African SMEs lose $38b in export opportunities annually – Expert

The Chief Executive Officer/Founder, Valcertra, Prof. Benard Odoh, has stated that African small and medium enterprises forfeit an estimated $38 billion in export opportunities each year.

He also lamented Africa’s marginal participation in global trade, noting that the continent accounts for just three per cent of total global trade volume.

Speaking at the Valcertra Business Summit in Abuja on Monday, Prof. Odoh attributed the huge losses to structural bottlenecks, weak export infrastructure and regulatory constraints.

He urged African governments and private-sector stakeholders to strengthen policy support, improve trade facilitation, and invest in capacity building to enable SMEs to compete effectively in the global market.

While revealing that the digital trade platform, Valcertra, would be formally launched in early 2026, he said it will serve as Nigeria’s first verified export gateway by connecting African manufacturers, farmers, and traders to global buyers in the United Arab Emirates, the United Kingdom, the United States of America, and Canada.

According to him, the platform complies with the African Continental Free Trade Area, which requires a minimum of 40 per cent local value addition for exports. The platform, he said, was being tested to gather stakeholder input ahead of its launch early next year.

He said: “Each year, African small and medium enterprises lose an estimated $38 billion in export opportunities. This is not because Africa lacks quality products or capable producers, but because trust breaks down along the trade chain through product rejections, documentation gaps, inconsistent standards, and fragmented systems. Nearly 70 per cent of African producers who attempt to export never succeed, not for lack of effort or quality, but because the pathways to global markets remain unreliable, opaque, and slow.

“Yet global demand for African products has never been stronger. From cocoa, shea, hibiscus, and spices to cashew, honey, ginger, leather, and crafts, buyers across Europe, the Middle East, Asia, and North America are actively seeking African products. What has been missing is a single trusted gateway that guarantees quality, compliance, traceability, and predictable delivery. That is the gap Valcertra was created to close.

“Valcertra has therefore been designed as Africa’s first full-stack trade infrastructure, purpose-built to address the systemic bottlenecks that have constrained African exports for decades”.

Representatives from the Raw Materials Research and Development Council, Bank of Industry, Nigerian Export Promotion Council, Nigeria Export Processing Zones Authority, Small and Medium Enterprises Development Agency of Nigeria (SMEDAN), AfCFTA Secretariat, as well as local manufacturers, farmers and traders attended the Business Summit.

Also speaking, the Group Head, Product Development and Innovation, Business Development Division, Bank of Industry, Dr Emmanuel Ojowuro, explained that the Bank has been supporting and promoting local businesses for over 60 years to enhance export capabilities.

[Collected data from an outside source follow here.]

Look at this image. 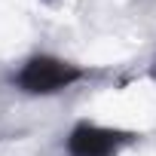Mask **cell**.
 <instances>
[{
  "label": "cell",
  "instance_id": "1",
  "mask_svg": "<svg viewBox=\"0 0 156 156\" xmlns=\"http://www.w3.org/2000/svg\"><path fill=\"white\" fill-rule=\"evenodd\" d=\"M80 80H83V70L58 55H34L16 73V86L28 95H55Z\"/></svg>",
  "mask_w": 156,
  "mask_h": 156
},
{
  "label": "cell",
  "instance_id": "2",
  "mask_svg": "<svg viewBox=\"0 0 156 156\" xmlns=\"http://www.w3.org/2000/svg\"><path fill=\"white\" fill-rule=\"evenodd\" d=\"M129 132L95 126V122H80L67 135V153L70 156H116L119 147L129 141Z\"/></svg>",
  "mask_w": 156,
  "mask_h": 156
}]
</instances>
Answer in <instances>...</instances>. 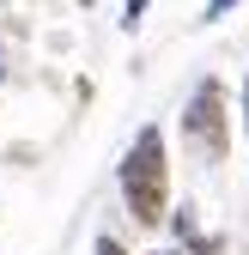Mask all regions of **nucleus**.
<instances>
[{"instance_id": "2", "label": "nucleus", "mask_w": 249, "mask_h": 255, "mask_svg": "<svg viewBox=\"0 0 249 255\" xmlns=\"http://www.w3.org/2000/svg\"><path fill=\"white\" fill-rule=\"evenodd\" d=\"M182 146H189L201 164H219L231 152V104H225V85L219 79H201L182 104Z\"/></svg>"}, {"instance_id": "3", "label": "nucleus", "mask_w": 249, "mask_h": 255, "mask_svg": "<svg viewBox=\"0 0 249 255\" xmlns=\"http://www.w3.org/2000/svg\"><path fill=\"white\" fill-rule=\"evenodd\" d=\"M146 6H152V0H122V30H140L146 24Z\"/></svg>"}, {"instance_id": "7", "label": "nucleus", "mask_w": 249, "mask_h": 255, "mask_svg": "<svg viewBox=\"0 0 249 255\" xmlns=\"http://www.w3.org/2000/svg\"><path fill=\"white\" fill-rule=\"evenodd\" d=\"M0 85H6V43H0Z\"/></svg>"}, {"instance_id": "1", "label": "nucleus", "mask_w": 249, "mask_h": 255, "mask_svg": "<svg viewBox=\"0 0 249 255\" xmlns=\"http://www.w3.org/2000/svg\"><path fill=\"white\" fill-rule=\"evenodd\" d=\"M116 188H122V207H128L134 225L158 231L170 219V140H164L158 122H146L128 140V152L116 164Z\"/></svg>"}, {"instance_id": "5", "label": "nucleus", "mask_w": 249, "mask_h": 255, "mask_svg": "<svg viewBox=\"0 0 249 255\" xmlns=\"http://www.w3.org/2000/svg\"><path fill=\"white\" fill-rule=\"evenodd\" d=\"M91 255H128V249H122V243H116V237H110V231H104V237H98V243H91Z\"/></svg>"}, {"instance_id": "9", "label": "nucleus", "mask_w": 249, "mask_h": 255, "mask_svg": "<svg viewBox=\"0 0 249 255\" xmlns=\"http://www.w3.org/2000/svg\"><path fill=\"white\" fill-rule=\"evenodd\" d=\"M73 6H85V12H91V6H98V0H73Z\"/></svg>"}, {"instance_id": "6", "label": "nucleus", "mask_w": 249, "mask_h": 255, "mask_svg": "<svg viewBox=\"0 0 249 255\" xmlns=\"http://www.w3.org/2000/svg\"><path fill=\"white\" fill-rule=\"evenodd\" d=\"M243 140H249V73H243Z\"/></svg>"}, {"instance_id": "4", "label": "nucleus", "mask_w": 249, "mask_h": 255, "mask_svg": "<svg viewBox=\"0 0 249 255\" xmlns=\"http://www.w3.org/2000/svg\"><path fill=\"white\" fill-rule=\"evenodd\" d=\"M243 6V0H207V6H201V24H219V18H231Z\"/></svg>"}, {"instance_id": "8", "label": "nucleus", "mask_w": 249, "mask_h": 255, "mask_svg": "<svg viewBox=\"0 0 249 255\" xmlns=\"http://www.w3.org/2000/svg\"><path fill=\"white\" fill-rule=\"evenodd\" d=\"M146 255H182V249H146Z\"/></svg>"}]
</instances>
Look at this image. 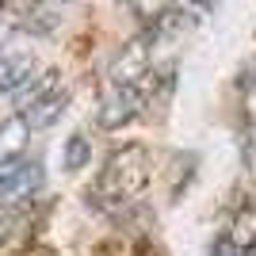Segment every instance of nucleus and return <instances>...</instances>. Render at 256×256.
I'll return each mask as SVG.
<instances>
[{"mask_svg":"<svg viewBox=\"0 0 256 256\" xmlns=\"http://www.w3.org/2000/svg\"><path fill=\"white\" fill-rule=\"evenodd\" d=\"M150 176H153L150 146L126 142L122 150H115L111 157H107V164L96 176V188H88L84 199H88V206H96V210L126 206V203H134V199L150 188Z\"/></svg>","mask_w":256,"mask_h":256,"instance_id":"1","label":"nucleus"},{"mask_svg":"<svg viewBox=\"0 0 256 256\" xmlns=\"http://www.w3.org/2000/svg\"><path fill=\"white\" fill-rule=\"evenodd\" d=\"M142 92L134 84H107L96 104V122L104 130H122L142 115Z\"/></svg>","mask_w":256,"mask_h":256,"instance_id":"2","label":"nucleus"},{"mask_svg":"<svg viewBox=\"0 0 256 256\" xmlns=\"http://www.w3.org/2000/svg\"><path fill=\"white\" fill-rule=\"evenodd\" d=\"M42 188V164L38 160H8L0 164V203H23Z\"/></svg>","mask_w":256,"mask_h":256,"instance_id":"3","label":"nucleus"},{"mask_svg":"<svg viewBox=\"0 0 256 256\" xmlns=\"http://www.w3.org/2000/svg\"><path fill=\"white\" fill-rule=\"evenodd\" d=\"M150 42H153L150 34H142V38L126 42L111 58V69H107L111 84H138L142 76L150 73Z\"/></svg>","mask_w":256,"mask_h":256,"instance_id":"4","label":"nucleus"},{"mask_svg":"<svg viewBox=\"0 0 256 256\" xmlns=\"http://www.w3.org/2000/svg\"><path fill=\"white\" fill-rule=\"evenodd\" d=\"M65 107H69V92L54 84L50 92H42L34 104L23 107V122H27L31 130H46V126H54V122L65 115Z\"/></svg>","mask_w":256,"mask_h":256,"instance_id":"5","label":"nucleus"},{"mask_svg":"<svg viewBox=\"0 0 256 256\" xmlns=\"http://www.w3.org/2000/svg\"><path fill=\"white\" fill-rule=\"evenodd\" d=\"M27 138H31V126L23 122V115H12L0 122V164L8 160H20L27 150Z\"/></svg>","mask_w":256,"mask_h":256,"instance_id":"6","label":"nucleus"},{"mask_svg":"<svg viewBox=\"0 0 256 256\" xmlns=\"http://www.w3.org/2000/svg\"><path fill=\"white\" fill-rule=\"evenodd\" d=\"M88 164H92V142L76 130V134H69L65 146H62V168L65 172H80V168H88Z\"/></svg>","mask_w":256,"mask_h":256,"instance_id":"7","label":"nucleus"},{"mask_svg":"<svg viewBox=\"0 0 256 256\" xmlns=\"http://www.w3.org/2000/svg\"><path fill=\"white\" fill-rule=\"evenodd\" d=\"M226 237L234 241L241 252H256V203L252 206H245V210L237 214V222H234V230H226Z\"/></svg>","mask_w":256,"mask_h":256,"instance_id":"8","label":"nucleus"},{"mask_svg":"<svg viewBox=\"0 0 256 256\" xmlns=\"http://www.w3.org/2000/svg\"><path fill=\"white\" fill-rule=\"evenodd\" d=\"M130 4H134V12L142 20H157V16H164L172 8V0H130Z\"/></svg>","mask_w":256,"mask_h":256,"instance_id":"9","label":"nucleus"},{"mask_svg":"<svg viewBox=\"0 0 256 256\" xmlns=\"http://www.w3.org/2000/svg\"><path fill=\"white\" fill-rule=\"evenodd\" d=\"M206 256H245V252H241V248H237L226 234H218V237L210 241V248H206Z\"/></svg>","mask_w":256,"mask_h":256,"instance_id":"10","label":"nucleus"},{"mask_svg":"<svg viewBox=\"0 0 256 256\" xmlns=\"http://www.w3.org/2000/svg\"><path fill=\"white\" fill-rule=\"evenodd\" d=\"M192 4H195V8H203V12H206V8H214V0H192Z\"/></svg>","mask_w":256,"mask_h":256,"instance_id":"11","label":"nucleus"},{"mask_svg":"<svg viewBox=\"0 0 256 256\" xmlns=\"http://www.w3.org/2000/svg\"><path fill=\"white\" fill-rule=\"evenodd\" d=\"M62 4H73V0H62Z\"/></svg>","mask_w":256,"mask_h":256,"instance_id":"12","label":"nucleus"},{"mask_svg":"<svg viewBox=\"0 0 256 256\" xmlns=\"http://www.w3.org/2000/svg\"><path fill=\"white\" fill-rule=\"evenodd\" d=\"M248 256H256V252H248Z\"/></svg>","mask_w":256,"mask_h":256,"instance_id":"13","label":"nucleus"}]
</instances>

He said the Bank provides financing, resources, and advisory services to Micro, Small, and Medium Enterprises (MSMEs) to ensure local production meets export standards.

Dr Ojowuro said BoI only finances products that meet required standards, stressing that funding is not given indiscriminately but strictly for goods that comply with health and export requirements.

He added that this was why Valcertra is being engaged for validation and value-adding certifications, noting that all financed businesses must meet specified standards to ensure that exported goods from the country are compliant.